Misteri Penembakan Staf KBRI Lima: Keluarga Minta Pemerintah Usut Tuntas Kasus Kematian Zetro
Keluarga Zetro Leonardo Purba, staf KBRI Lima, mendesak pemerintah mengusut tuntas kasus kematian Zetro akibat penembakan di Peru. Ada apa di balik insiden tragis ini?
Keluarga besar Zetro Leonardo Purba, seorang staf Kedutaan Besar Republik Indonesia (KBRI) Lima, mendesak pemerintah untuk mengusut tuntas kasus kematian tragis almarhum. Zetro meninggal dunia akibat penembakan oleh orang tak dikenal (OTK) di Peru, sebuah insiden yang menyisakan duka mendalam bagi keluarga dan institusi.
Jenazah Zetro tiba di Tangerang pada hari Selasa, 9 September, disambut oleh keluarga yang berduka dan Menteri Luar Negeri (Menlu) RI Sugiono. Kedatangan jenazah ini menjadi momen penting bagi keluarga untuk menyampaikan harapan mereka agar keadilan dapat ditegakkan atas insiden yang menimpa Zetro.
Pihak keluarga sepenuhnya menyerahkan penanganan kasus ini kepada Kementerian Luar Negeri, berharap agar semua masukan dan pengalaman langsung keluarga dapat diperhatikan secara adil. Mereka menekankan bahwa Zetro bukan hanya seorang aparatur negara, tetapi juga tulang punggung keluarga yang sangat disayangi.
Permintaan Keluarga dan Harapan Konkret
Anggota keluarga mendiang Zetro mengungkapkan bahwa sosok Zetro Leonardo Purba adalah tiang ekonomi keluarga, seorang ayah, suami, kakak, adik, dan anak yang sangat dicintai. Kepergiannya secara mendadak meninggalkan duka dan kekosongan besar bagi mereka yang ditinggalkan.
Mereka berharap pemerintah dapat mempertimbangkan semua aspek, termasuk dampak emosional dan finansial yang dirasakan keluarga. "Kami menghormati dengan kepergian kakak kami Zetro sebagai tiang ekonomi keluarga," ucap salah satu anggota keluarga saat menerima kedatangan jenazah.
Selain pengusutan tuntas kasus penembakan, keluarga juga meminta pemerintah untuk memberikan langkah konkret terkait keamanan dan pengawasan bagi anak serta istri mendiang Zetro. Mereka menyadari trauma mendalam yang dialami keluarga inti akibat peristiwa nahas ini.

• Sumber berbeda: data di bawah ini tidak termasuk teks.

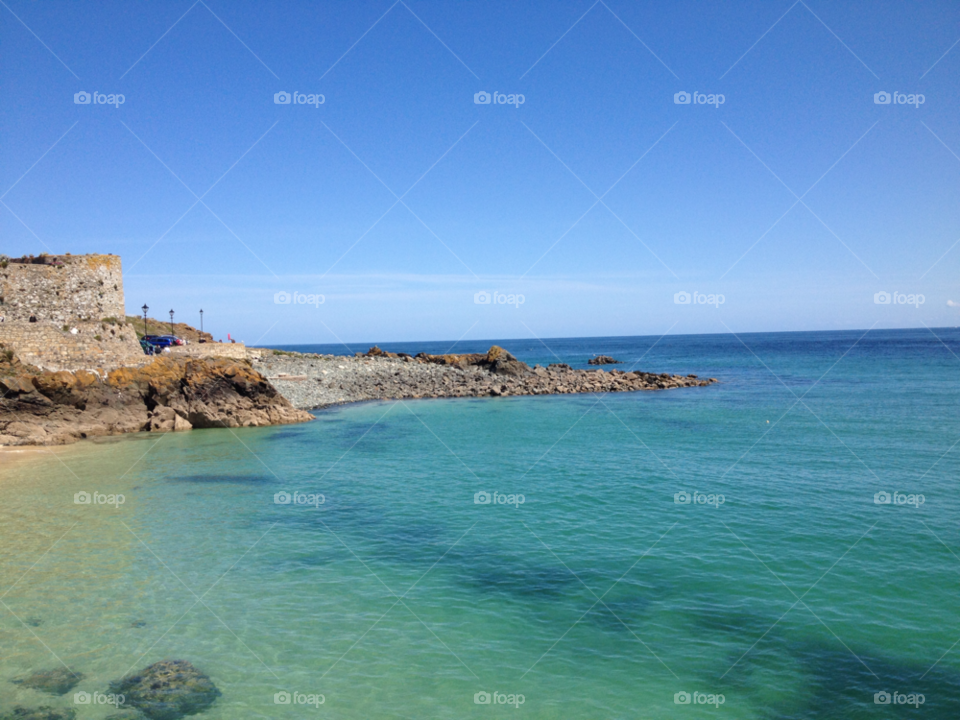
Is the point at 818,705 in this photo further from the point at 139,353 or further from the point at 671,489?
the point at 139,353

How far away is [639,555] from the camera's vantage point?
14453 mm

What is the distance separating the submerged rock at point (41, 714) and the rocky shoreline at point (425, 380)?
37392 mm

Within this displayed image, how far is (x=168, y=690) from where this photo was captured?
880cm

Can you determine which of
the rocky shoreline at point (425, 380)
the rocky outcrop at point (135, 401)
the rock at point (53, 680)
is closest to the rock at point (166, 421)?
the rocky outcrop at point (135, 401)

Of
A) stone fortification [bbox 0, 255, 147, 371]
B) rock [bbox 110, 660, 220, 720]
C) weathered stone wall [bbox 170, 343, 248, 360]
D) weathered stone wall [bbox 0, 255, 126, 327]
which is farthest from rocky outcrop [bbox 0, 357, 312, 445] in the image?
rock [bbox 110, 660, 220, 720]

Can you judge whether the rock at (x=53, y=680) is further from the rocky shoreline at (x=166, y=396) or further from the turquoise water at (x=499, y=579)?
the rocky shoreline at (x=166, y=396)

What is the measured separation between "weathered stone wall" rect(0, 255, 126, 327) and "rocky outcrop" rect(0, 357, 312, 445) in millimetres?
3719

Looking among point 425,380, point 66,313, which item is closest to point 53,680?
point 66,313

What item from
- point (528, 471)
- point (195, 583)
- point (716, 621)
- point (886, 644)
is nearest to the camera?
point (886, 644)

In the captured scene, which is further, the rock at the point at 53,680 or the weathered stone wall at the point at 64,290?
the weathered stone wall at the point at 64,290

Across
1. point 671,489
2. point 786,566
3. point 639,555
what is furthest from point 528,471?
point 786,566

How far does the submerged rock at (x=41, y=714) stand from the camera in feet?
26.4

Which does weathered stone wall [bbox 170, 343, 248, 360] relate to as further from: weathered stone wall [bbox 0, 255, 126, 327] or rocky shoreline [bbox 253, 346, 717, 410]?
weathered stone wall [bbox 0, 255, 126, 327]

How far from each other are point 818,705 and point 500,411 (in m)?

Permintaan ini bertujuan agar keluarga dapat merasa lebih tenang dan aman setelah mengalami peristiwa traumatis tersebut. "Boleh kiranya memberikan langkah konkret untuk pengawasan, paling tidak beberapa saat supaya perasaannya bisa lega dan tenang," tambah anggota keluarga.
Komitmen Pemerintah dan Permohonan Maaf Menlu
Menteri Luar Negeri RI Sugiono menyampaikan duka cita mendalam atas kepergian Zetro Leonardo Purba, yang disebutnya sebagai salah satu anggota terbaik dari KBRI Lima. Menlu mengakui bahwa seluruh jajaran Kementerian Luar Negeri juga merasakan kehilangan yang sama.
"Karena kami juga berduka, kita sama-sama berduka dengan kepergian keluarga kita ini," kata Menlu Sugiono, menunjukkan empati dan solidaritas institusi terhadap keluarga yang berduka. Ia menegaskan bahwa Zetro adalah bagian dari keluarga besar Kementerian Luar Negeri.
Dalam kesempatan tersebut, Menlu Sugiono juga menyampaikan permohonan maaf kepada keluarga besar almarhum atas kelalaian dalam pengawasan dari institusi kepada anggotanya. Ia mengakui bahwa tidak ada pihak yang menginginkan kejadian tragis seperti ini terjadi.
"Kami minta maaf kepada keluarga atas semua kesalahan, kelalaian, kami sebagai institusi. Karena tidak ada yang menginginkan kejadian ini," ujarnya. Pemerintah berkomitmen penuh untuk menyelesaikan kasus kematian Zetro dan memberikan kepastian hukum yang jelas. "Dan kami juga menyampaikan komitmen kami untuk bisa menyelesaikan urusan ini dengan sejelas-jelasnya," pungkas Menlu Sugiono.